> **ARTICLE**
╔══

To initiate the cluster, run the following commands:
pipenv shell
pipenv install
# If you are on MacOS:
export DOCKER_HOST=$(docker context inspect $(docker context show) | jq -r '.[].Endpoints.docker.Host')
ansible-playbook main.yaml
For cleaning up:
ansible-playbook main.yaml --tags clean
Now, for running basic benchmarks, we’ll reuse the original tests and port them into pgbench format (see pgbench-shard.sql):
\set key random(1, 10000 * :scale)
-- Write: Insert a new user
SET SHARDING KEY TO ':key';
BEGIN;
INSERT INTO users (username, email) VALUES (
:key,
:key || '@example.com'
) ON CONFLICT (username) DO NOTHING;
SELECT * FROM users WHERE email = :key || '@example.com';
END;
Chaging the ID of rows requires some additional work, but PGCat allows this by doing (that will migrate the row across remote partitions – cool!):
\set newkey random(1, 10000 * :scale)

╚══

> **REQUIRED TASK 1**
List each command that the cluster setup text gives for initiating the cluster. Omit the comment line.

Rows from a dataset:
╔══

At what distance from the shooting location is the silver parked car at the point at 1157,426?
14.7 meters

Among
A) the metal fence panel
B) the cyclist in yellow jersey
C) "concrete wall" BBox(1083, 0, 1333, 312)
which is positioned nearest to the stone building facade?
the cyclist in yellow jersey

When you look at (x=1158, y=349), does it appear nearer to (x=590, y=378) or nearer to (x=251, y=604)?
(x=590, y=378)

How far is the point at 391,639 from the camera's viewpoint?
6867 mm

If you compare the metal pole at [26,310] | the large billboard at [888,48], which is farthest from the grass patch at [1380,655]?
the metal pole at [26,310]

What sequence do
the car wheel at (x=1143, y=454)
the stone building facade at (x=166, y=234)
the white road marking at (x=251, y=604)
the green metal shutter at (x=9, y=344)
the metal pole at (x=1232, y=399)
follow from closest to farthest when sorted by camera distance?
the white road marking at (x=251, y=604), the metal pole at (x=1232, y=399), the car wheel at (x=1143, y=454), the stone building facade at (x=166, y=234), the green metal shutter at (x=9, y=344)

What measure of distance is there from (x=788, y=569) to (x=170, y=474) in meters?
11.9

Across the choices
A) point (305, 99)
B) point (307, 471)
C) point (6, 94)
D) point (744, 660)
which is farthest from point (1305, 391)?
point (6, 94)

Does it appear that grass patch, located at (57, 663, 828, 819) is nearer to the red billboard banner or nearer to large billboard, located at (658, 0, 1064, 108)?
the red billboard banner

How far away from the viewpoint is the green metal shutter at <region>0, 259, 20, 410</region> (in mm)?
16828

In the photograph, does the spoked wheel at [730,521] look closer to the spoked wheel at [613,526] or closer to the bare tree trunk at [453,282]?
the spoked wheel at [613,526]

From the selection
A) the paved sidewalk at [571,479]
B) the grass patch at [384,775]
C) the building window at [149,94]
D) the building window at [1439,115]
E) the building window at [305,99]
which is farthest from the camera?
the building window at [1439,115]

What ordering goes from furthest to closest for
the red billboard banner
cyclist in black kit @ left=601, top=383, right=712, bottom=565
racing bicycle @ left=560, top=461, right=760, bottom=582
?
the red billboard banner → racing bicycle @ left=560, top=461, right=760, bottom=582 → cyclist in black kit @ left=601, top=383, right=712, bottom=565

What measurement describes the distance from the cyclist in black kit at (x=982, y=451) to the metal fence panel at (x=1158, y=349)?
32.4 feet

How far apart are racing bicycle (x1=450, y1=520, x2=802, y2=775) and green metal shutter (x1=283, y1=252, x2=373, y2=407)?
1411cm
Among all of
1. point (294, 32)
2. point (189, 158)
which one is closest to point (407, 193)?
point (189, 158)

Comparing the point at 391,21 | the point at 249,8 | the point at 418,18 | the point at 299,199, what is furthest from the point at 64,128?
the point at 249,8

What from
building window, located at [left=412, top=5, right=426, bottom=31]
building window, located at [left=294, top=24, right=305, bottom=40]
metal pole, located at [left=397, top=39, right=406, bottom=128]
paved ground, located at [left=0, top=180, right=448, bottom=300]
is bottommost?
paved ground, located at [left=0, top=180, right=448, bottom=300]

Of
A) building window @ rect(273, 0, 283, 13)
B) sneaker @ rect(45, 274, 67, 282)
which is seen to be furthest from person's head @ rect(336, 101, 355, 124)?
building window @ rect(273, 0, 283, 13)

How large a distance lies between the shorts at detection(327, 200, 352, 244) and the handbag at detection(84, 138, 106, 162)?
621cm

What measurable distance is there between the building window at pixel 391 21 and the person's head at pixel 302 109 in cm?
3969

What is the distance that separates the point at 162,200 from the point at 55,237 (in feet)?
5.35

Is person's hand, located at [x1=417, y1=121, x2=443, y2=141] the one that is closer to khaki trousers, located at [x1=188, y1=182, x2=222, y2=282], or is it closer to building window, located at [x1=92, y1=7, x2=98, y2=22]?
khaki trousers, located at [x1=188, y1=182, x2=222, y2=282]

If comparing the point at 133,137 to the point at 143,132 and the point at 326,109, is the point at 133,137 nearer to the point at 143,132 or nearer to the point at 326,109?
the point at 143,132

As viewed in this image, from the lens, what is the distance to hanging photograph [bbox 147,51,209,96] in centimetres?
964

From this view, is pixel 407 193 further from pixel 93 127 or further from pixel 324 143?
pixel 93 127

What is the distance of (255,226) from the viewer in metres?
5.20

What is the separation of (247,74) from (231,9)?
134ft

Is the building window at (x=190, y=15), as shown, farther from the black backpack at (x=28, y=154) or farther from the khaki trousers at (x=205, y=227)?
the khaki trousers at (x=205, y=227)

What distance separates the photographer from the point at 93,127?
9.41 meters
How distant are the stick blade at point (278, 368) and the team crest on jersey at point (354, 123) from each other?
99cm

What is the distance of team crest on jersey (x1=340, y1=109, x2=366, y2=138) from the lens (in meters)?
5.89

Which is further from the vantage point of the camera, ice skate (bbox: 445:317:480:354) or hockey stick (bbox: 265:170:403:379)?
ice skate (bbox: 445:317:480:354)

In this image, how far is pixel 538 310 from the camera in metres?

╚══

> **REQUIRED TASK 2**
Reproduce the records verbatim, beginning at the line that contains "What is the distance of (255,226)" and stopping after the final line of the records.

> **TASK RESPONSE 1**
pipenv shell
pipenv install
export DOCKER_HOST=$(docker context inspect $(docker context show) | jq -r '.[].Endpoints.docker.Host')
ansible-playbook main.yaml

> **TASK RESPONSE 2**
What is the distance of (255,226) from the viewer in metres?
5.20

What is the separation of (247,74) from (231,9)?
134ft

Is the building window at (x=190, y=15), as shown, farther from the black backpack at (x=28, y=154) or farther from the khaki trousers at (x=205, y=227)?
the khaki trousers at (x=205, y=227)

What distance separates the photographer from the point at 93,127?
9.41 meters
How distant are the stick blade at point (278, 368) and the team crest on jersey at point (354, 123) from each other?
99cm

What is the distance of team crest on jersey (x1=340, y1=109, x2=366, y2=138) from the lens (in meters)?
5.89

Which is further from the vantage point of the camera, ice skate (bbox: 445:317:480:354) or hockey stick (bbox: 265:170:403:379)?
ice skate (bbox: 445:317:480:354)

In this image, how far is pixel 538 310 from the camera in metres?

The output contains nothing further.